The war in Europe had ended and I was in the occupational force in Germany. As a nineteen- year-old soldier, I saw some things that to this day are forever etched in my mind. One of my jobs was to transport the kitchen garbage to the dump, which was a few miles away. I attached the trailer to the vehicle and headed out. When I arrived close to the dumping area I noticed a large group of people, who when they saw my vehicle coming, ran toward me. It didn't take too long to realize that this was not a welcoming party. I didn't have to unload. They tore into that garbage like wild cats, fighting for the best of the refuse. I saw the grapefruit rinds disappear into the crowd along with all of the other items from the Company mess.

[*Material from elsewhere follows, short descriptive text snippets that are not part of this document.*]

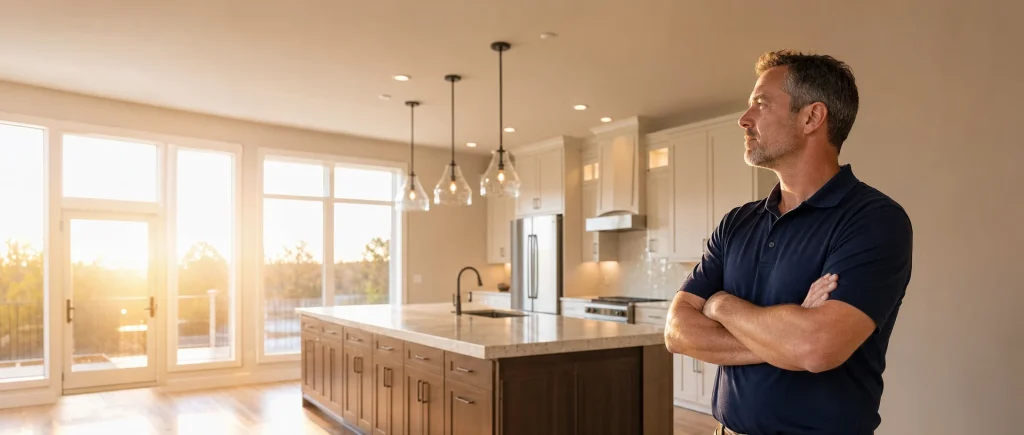 Remodeling contractor standing in a newly finished kitchen with a large island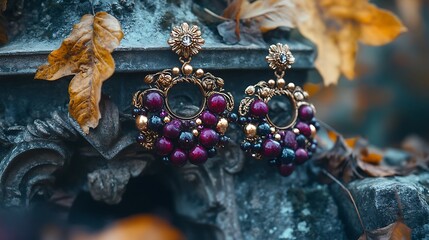 Naklejka premium Handcrafted Gemstone Earrings with Unique Antlers Rustic Design Illustration
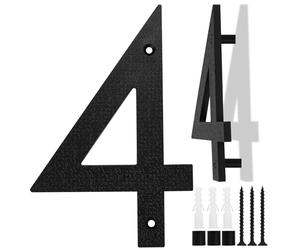 Numéro de Maison Grande Taille Noire, 20cm, Plaque Flottante de Numéro de Maison, Numéro de Rue/Porte en Plastique ABS Effet 3D pour Bureaux, Boîtes Aux Lettres, Garages (Numéro 4)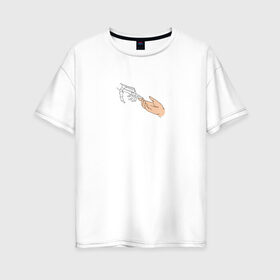 Женская футболка хлопок Oversize с принтом The Creation of Adam в Тюмени, 100% хлопок | свободный крой, круглый ворот, спущенный рукав, длина до линии бедер
 | искусство | микеланджело | руки | скелет | сотворение адама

Who were these people? Why were they here? Many of them were D.P."s (Displaced Persons) and were from the European Nations that were brought into Germany as slave laborers and when the war was over they didn't want to go back to their own country because of fear of the Russians.
Cigarettes had become a medium of exchange (money) in post war Germany. If a G.I. threw away a cigarette butt there was a wild scramble to see who could get to it first. On one occasion a young lad retrieved one, just before an older man, and received a blow on the side of his head for his quickness.

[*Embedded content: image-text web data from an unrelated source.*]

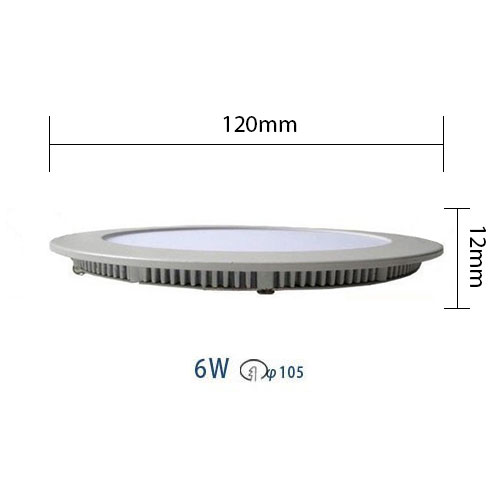 Downlight LED Slim - Rond Encastré 6W - Dimmable - Blanc Neutre 4200K - Mat Noir Aluminium - Ø120mm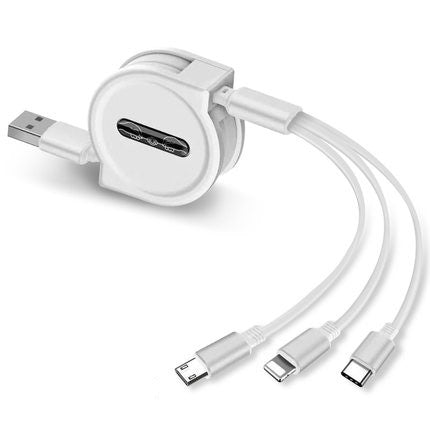 Three In One Telescopic Fast Charging Cable With Adjustable Length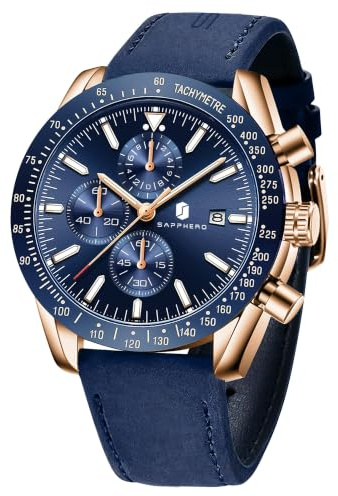 BENYAR Montre Homme Etanche Analogique Quartz Chronographe Lumineuses Date Grand Cadran Classique Mode Affaires Montres Cadeau élégant pour Hommes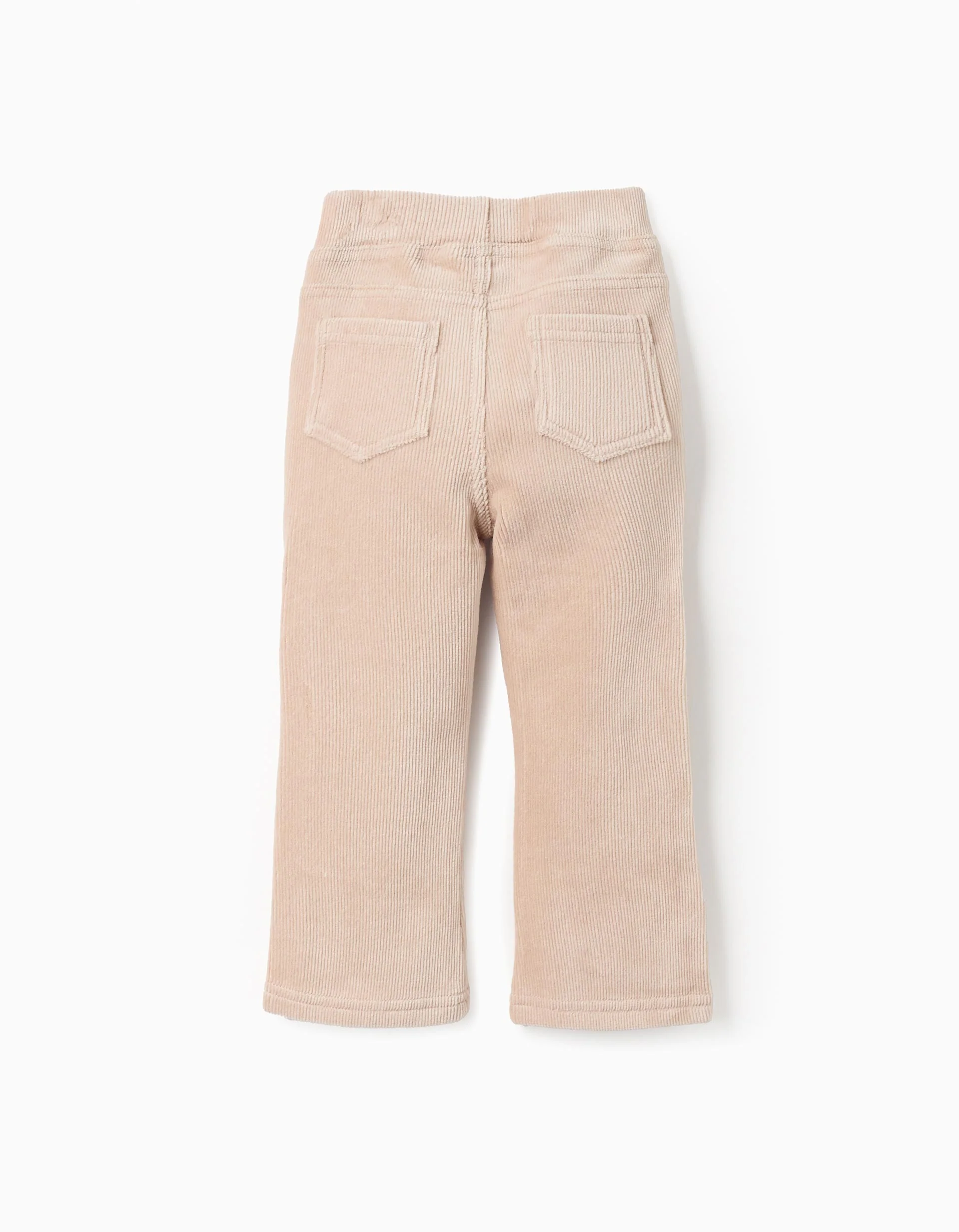 Flared corduroy leggings for baby girls, beige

It took some time for the Marshall Plan to be implemented to feed the needy, but in the meantime many persons suffered the rigors of hunger.
In the concentration camps the conditions were so horrible that the problem was not just hunger, but rather, starvation and death. Some of the soldiers wept as they tried to feed some of the worst of the inmates and saw them slip away in death. Their liberation from the camp had come too late, but their liberation from the body of death was their only relief. If you wrapped a skeleton with skin, that would be a good representation of how some of the victims looked.
If you believe it can't get any worse, then you haven't been paying attention to the warnings of the Bible. The scriptures speak of a time when the seven seal judgments will come upon the nations of the earth. (Famine, Judgment, and Death) Although these judgments have always been present, in the world, they are more prevalent today than ever before. At the time that John wrote the book of the Revelation of Jesus Christ, the book referred to, was a parchment rolled up and sealed. When you opened the first seal, then you could read the contents, until you came to the next seal, and so forth. These seals were made of wax and the imprint of the signet ring of the person in authority was used. (That's the derivation for our signatures today.) Only a person of authority had the right to open the sealed parchment.
John says in his vision, "And I wept much, because no man was found worthy to open and to read the book, neither to look thereon. And one of the elders saith unto me, Weep not; behold, the Lion of the tribe of Judah, [Jesus] the Root of David, hath prevailed to open the book, and to loose the seven seals thereof. And I beheld, and lo...in the midst...stood a Lamb as it had been slain...And they sung a new song, saying, Thou art worthy to take the book, and to open the seals thereof: for thou wast slain, and hast redeemed us to God by thy blood out of every kindred, and tongue, and people, and nation; And hast made us unto our God, kings and priests: and we shall reign on the earth.”
R.H. Charles states: “A will…in Roman law bore the seven seals of the seven witnesses on the threads that secured the tablets or parchment…Such a Testament could not be carried into execution till all the seven seals were loosed.” The scroll was not a book of prophecy, or even the Book of Revelation, because they would not require worthiness to open it. It is the title deed to the earth, to which Christ has the right of ownership, both by way of creation and, even more, by way of redemption at Calvary.
Reference: Revelation Chapter Five, The Holy Bible.